Byrakur is a town in Mulbagal Taluk, Kolar District in the Indian state of Karnataka. Byrakur serves as the administrative headquarter for 16 villages in Mulbagal Taluk. It is located 110 km from Bangalore, and 16 km from Punganur, Andhra Pradesh. The village is home to the Maryamma Temple.

==Education==
Sri Manjunatha Vidhya Samasthe (SMVS) is a registered organisation established in 1987 to provide primary education to children in rural areas. It runs two educational establishments in Byrakur.
- Sri Manjunatha Higher Primary School, Byrakur (Aided by the Government of Karnataka)
- Sri Manjunatha Nursery School, Byrakur (Affiliated with the Government of Karnataka)

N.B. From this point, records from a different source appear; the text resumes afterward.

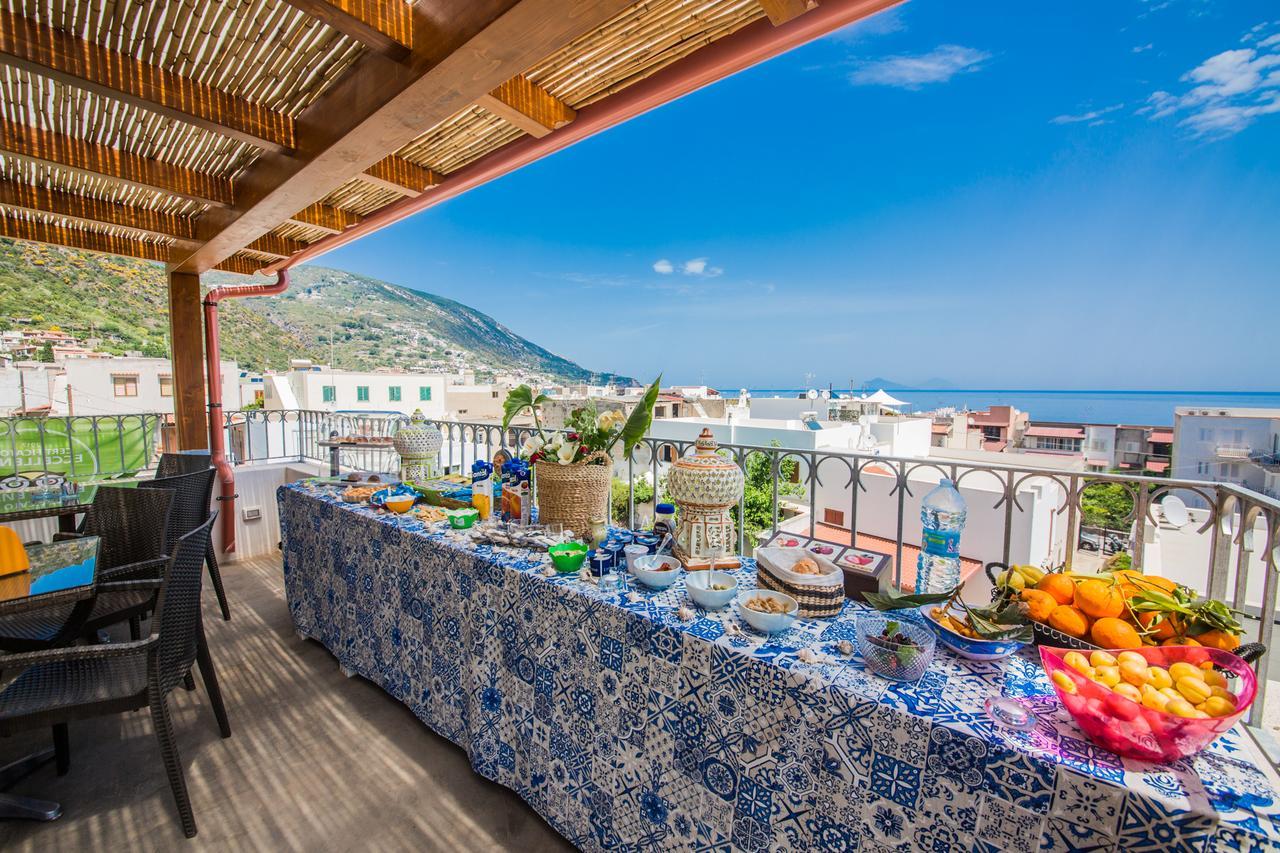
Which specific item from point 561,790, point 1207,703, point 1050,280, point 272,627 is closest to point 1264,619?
point 1207,703

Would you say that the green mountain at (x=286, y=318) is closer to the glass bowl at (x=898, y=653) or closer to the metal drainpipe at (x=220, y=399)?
the metal drainpipe at (x=220, y=399)

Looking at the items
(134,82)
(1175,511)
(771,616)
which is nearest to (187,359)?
(134,82)

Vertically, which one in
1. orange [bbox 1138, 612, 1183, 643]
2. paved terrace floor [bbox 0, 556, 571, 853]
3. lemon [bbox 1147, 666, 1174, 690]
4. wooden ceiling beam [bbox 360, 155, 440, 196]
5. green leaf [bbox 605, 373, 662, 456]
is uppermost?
wooden ceiling beam [bbox 360, 155, 440, 196]

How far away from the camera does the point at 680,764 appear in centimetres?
112

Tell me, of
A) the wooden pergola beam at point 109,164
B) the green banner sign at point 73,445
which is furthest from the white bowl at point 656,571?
the green banner sign at point 73,445

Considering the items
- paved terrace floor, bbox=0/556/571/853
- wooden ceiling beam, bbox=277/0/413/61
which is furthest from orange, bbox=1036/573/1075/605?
wooden ceiling beam, bbox=277/0/413/61

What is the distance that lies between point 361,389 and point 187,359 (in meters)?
19.9

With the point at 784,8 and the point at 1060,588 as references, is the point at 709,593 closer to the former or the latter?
the point at 1060,588

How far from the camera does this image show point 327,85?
1890 mm

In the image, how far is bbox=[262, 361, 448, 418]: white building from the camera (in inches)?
712

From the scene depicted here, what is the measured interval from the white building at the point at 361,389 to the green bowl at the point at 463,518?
17.5 meters

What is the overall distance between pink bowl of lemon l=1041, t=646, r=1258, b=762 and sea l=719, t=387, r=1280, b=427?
46967 mm

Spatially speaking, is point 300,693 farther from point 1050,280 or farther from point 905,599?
point 1050,280

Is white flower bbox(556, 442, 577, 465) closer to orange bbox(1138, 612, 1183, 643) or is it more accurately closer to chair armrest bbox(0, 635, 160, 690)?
chair armrest bbox(0, 635, 160, 690)
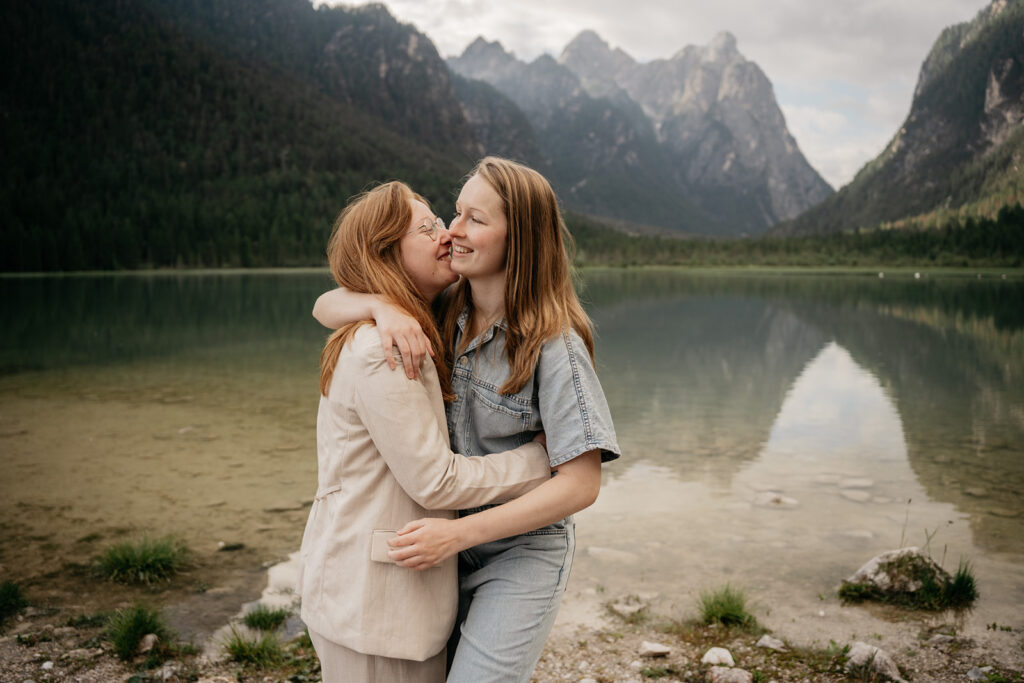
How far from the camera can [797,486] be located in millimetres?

The Sri Manjunatha Higher Primary School was established in 1987 and offers kindergarten to primary education (7th Standard). The Government of Maharashtra has identified the school's achievements and offers grants for 1st to 7th standard grades (Kannada Medium).

==Villages==
Perumkanahlli is a village located 1 km south of Byrakur and home to about 200 people. Pethandalahalli is also a small village in Mulbagal Taluk. The village falls under Byrakur Panchayat and belongs to the Bangalore Division. The village is located 32 km east of its district headquarters, Kolar, and is 103 km from the state capital, Bangalore.